Certains organes du CNC sont souvent mis dans l’ombre lors de la diffusion d’un film : ils n’en sont pas moins vitaux. De ce fait, pour mieux comprendre le processus de diffusion des films, nous sommes allées interviewer Pierre Chaintreuil, chef du service des visas français de la classification.



Comment définiriez-vous le rôle de la Commission de classification des œuvres cinématographiques ?


Cette commission fait partie du CNC, le Centre National du cinéma et de l’image animée. Le CNC est un service administratif créé en 1946 qui dépend du ministère de la Culture et possède le statut d’établissement public. Au sein du CNC, la commission a pour rôle de classifier les films en fonction des âges (tout public, moins de 18 ans, moins de 16 ans, moins de 12 ans et avertissement).



Quels films doivent passer par cette classification ?

[Enregistrements sources]
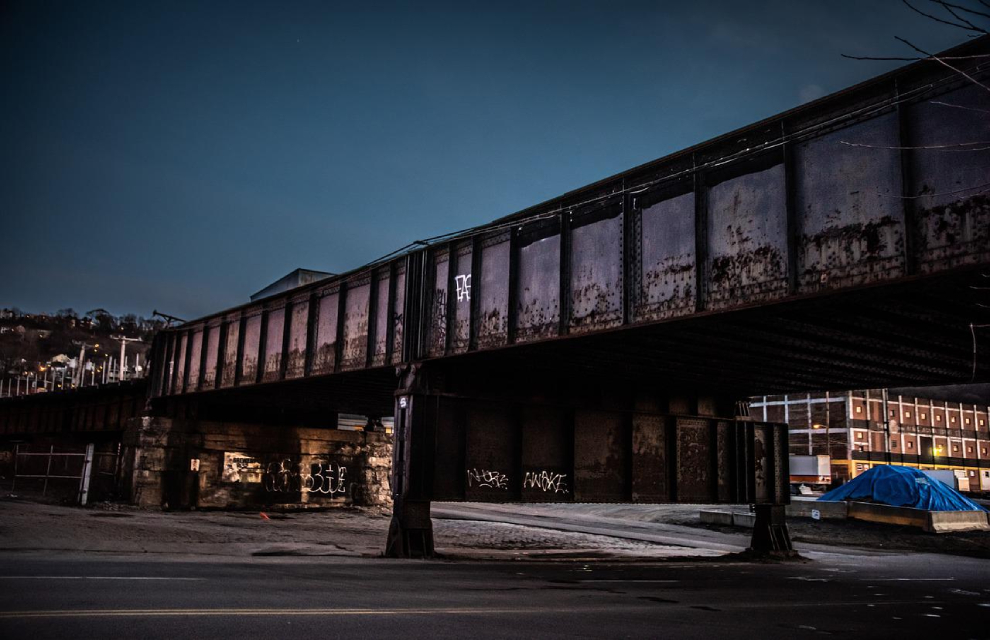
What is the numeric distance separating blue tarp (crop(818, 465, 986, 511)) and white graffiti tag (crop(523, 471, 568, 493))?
21.9 m

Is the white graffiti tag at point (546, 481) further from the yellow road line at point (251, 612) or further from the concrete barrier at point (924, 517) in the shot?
the concrete barrier at point (924, 517)

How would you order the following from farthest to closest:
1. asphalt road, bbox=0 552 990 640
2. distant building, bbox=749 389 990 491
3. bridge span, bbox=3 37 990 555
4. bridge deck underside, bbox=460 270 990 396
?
distant building, bbox=749 389 990 491 < bridge deck underside, bbox=460 270 990 396 < bridge span, bbox=3 37 990 555 < asphalt road, bbox=0 552 990 640

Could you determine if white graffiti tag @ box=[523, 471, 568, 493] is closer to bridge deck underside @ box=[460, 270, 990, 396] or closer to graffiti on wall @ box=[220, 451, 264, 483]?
bridge deck underside @ box=[460, 270, 990, 396]

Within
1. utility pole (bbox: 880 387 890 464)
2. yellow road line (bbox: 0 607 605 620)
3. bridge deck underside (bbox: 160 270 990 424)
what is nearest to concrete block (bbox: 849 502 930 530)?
bridge deck underside (bbox: 160 270 990 424)

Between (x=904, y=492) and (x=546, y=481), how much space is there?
901 inches

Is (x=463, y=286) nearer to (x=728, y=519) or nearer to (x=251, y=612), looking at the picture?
(x=251, y=612)

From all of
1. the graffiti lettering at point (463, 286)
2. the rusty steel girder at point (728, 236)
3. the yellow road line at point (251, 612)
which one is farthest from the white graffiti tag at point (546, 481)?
the yellow road line at point (251, 612)

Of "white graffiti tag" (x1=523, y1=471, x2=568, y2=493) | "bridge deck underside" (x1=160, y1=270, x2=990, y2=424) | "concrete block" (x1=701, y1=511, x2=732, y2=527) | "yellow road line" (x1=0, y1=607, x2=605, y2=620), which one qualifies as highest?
"bridge deck underside" (x1=160, y1=270, x2=990, y2=424)

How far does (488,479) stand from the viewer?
1697 cm

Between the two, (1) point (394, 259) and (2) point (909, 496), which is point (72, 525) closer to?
(1) point (394, 259)

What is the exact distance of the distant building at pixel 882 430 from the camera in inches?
2859

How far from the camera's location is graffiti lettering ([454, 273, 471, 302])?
1590 cm

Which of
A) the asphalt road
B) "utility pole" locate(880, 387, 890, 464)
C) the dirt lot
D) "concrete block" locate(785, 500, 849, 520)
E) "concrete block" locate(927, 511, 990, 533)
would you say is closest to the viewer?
the asphalt road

### [CONSIGNE 1]
D'après l'entretien sur la classification des films, en quelle année le CNC a-t-il été créé ?
### [CONSIGNE 2]
Reprenez l'entretien sur la classification des films à partir de l'endroit où il s'arrête.

### [RÉPONSE ATTENDUE 1]
En 1946.

### [RÉPONSE ATTENDUE 2]
Tous les films français et étrangers (longs, moyens et courts métrages) voulant être diffusés en salle puis à la télévision.



Qui s’occupe de la classification des films ?


La commission fonctionne en deux niveaux. Tout d’abord, une dizaine de bénévoles se réunissent tous les jours pour visionner les films candidats à la sortie en salle. Après débat, si au moins deux d’entre eux pensent que le film pose un problème pour ce qui est de la protection de l’enfance et de l’adolescence (violence, scènes sexuelles...), alors le film est envoyé vers une autre commission composée de vingt-sept membres. On y retrouve des membres des ministères concernés (Éducation nationale, Justice, Famille etc.) ou encore des experts, comme des éducateurs ou des spécialistes en pédopsychiatrie et des personnes travaillant dans le secteur du cinéma.



Y a-t-il une représentation équitable entre les membres de la commission ?

Oui, évidemment, c’est pour cela que des jeunes de 18 à 24 ans peuvent y participer. Il y a eu sur ce point une réelle évolution depuis la création de la commission.



Sur quels critères cette commission s’appuie-t-elle ?


Juridiquement, il n’y a aucuns critères. Une liberté totale est laissée aux membres. Il y a donc un équilibre entre protection des jeunes et liberté d’expression.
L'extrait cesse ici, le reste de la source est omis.